The summer heat brought the end of my lease in New York and a new Taylor Swift album. In July, I trucked all my possessions to a storage unit in Queens and listened to "Folklore" on the farm until August slipped away like a bottle of wine.

When the leaves started changing, my best friend and I went on a camping trip in Utah. Laying outside one night, I saw the Milky Way from horizon-to-horizon… and, with it, felt a flicker of hope for the first time all year. I ended up spending most of autumn out West, where the trees, fresh air, and the rocky landscape became a source of sanity and hope. I celebrated the holidays with my family on Mask Road—a fitting address to end 2020 and nearly 1,000 miles from the now vacant Hell's Kitchen apartment where the year began.

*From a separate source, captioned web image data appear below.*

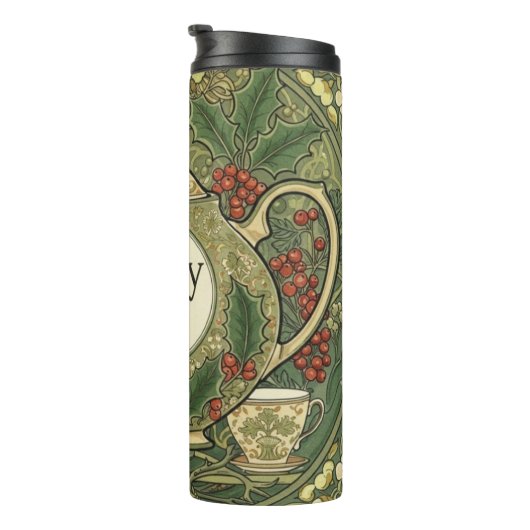 Bouteilles Isothermes Foggy Tea Thermal Tumbler (Tourné sur la droite)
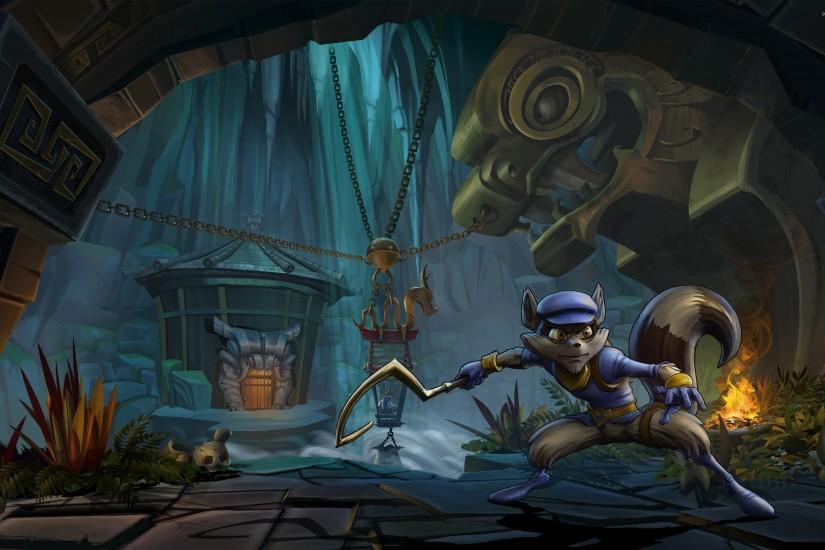 Sly Cooper: Thieves in Time [2] wallpaper 2880x1800 jpg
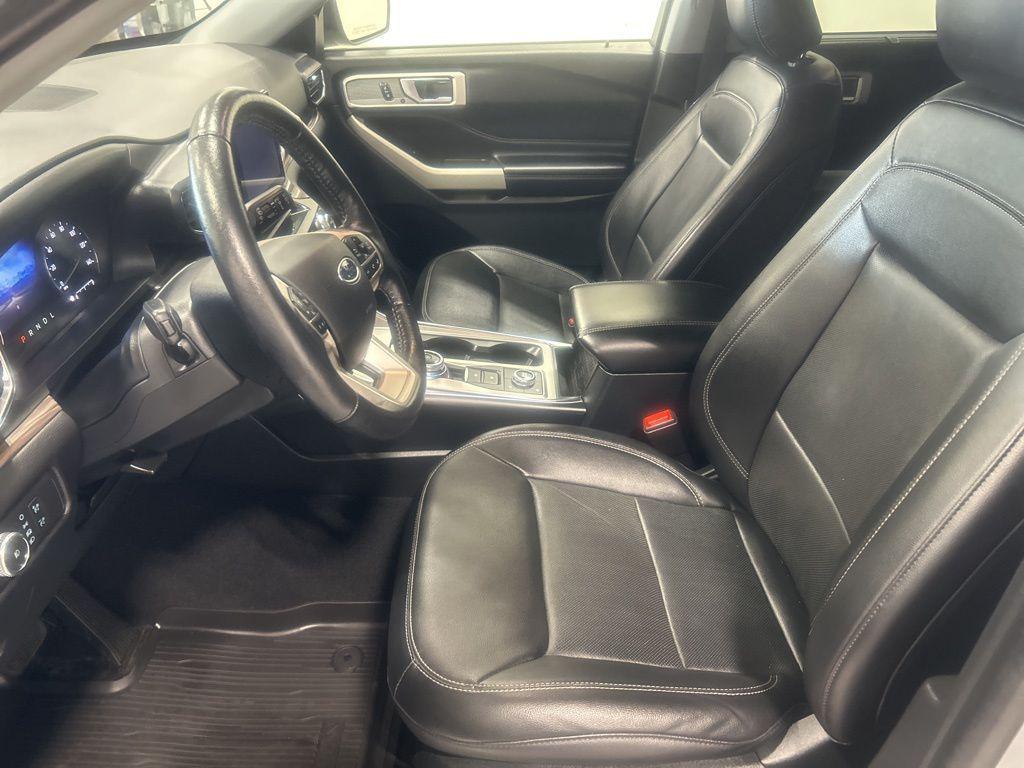 used 2021 Ford Explorer car, priced at $22,919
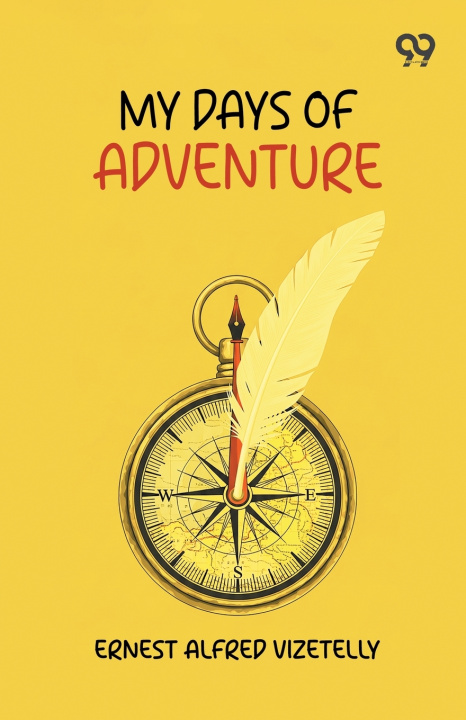 Kniha My Days Of Adventure Ernest Alfred Vizetelly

In the end, my intention for the year—to ground—was more about finding a home in myself when the world was on fire than settling down in a ZIP code. As I look at the road ahead, I have more questions than answers, but I do know this—we are more resilient than we ever thought possible, and change is coming. And that gives me hope.

 My word for this year is simply "rest." One of my favorite poets, David Whyte, writes this about rest: 

"Rested, we are ready for the world but not held hostage by it, rested we care again for the right things and the right people in the right way. In rest, we reestablish the goals that make us more generous, more courageous, more of an invitation, someone we want to remember, and someone others would want to remember too."

I hope, whatever the last twelve months have brought for you and whatever happens the next twelve—that you find rest too. We're stronger than we think we are, 2020 taught us that.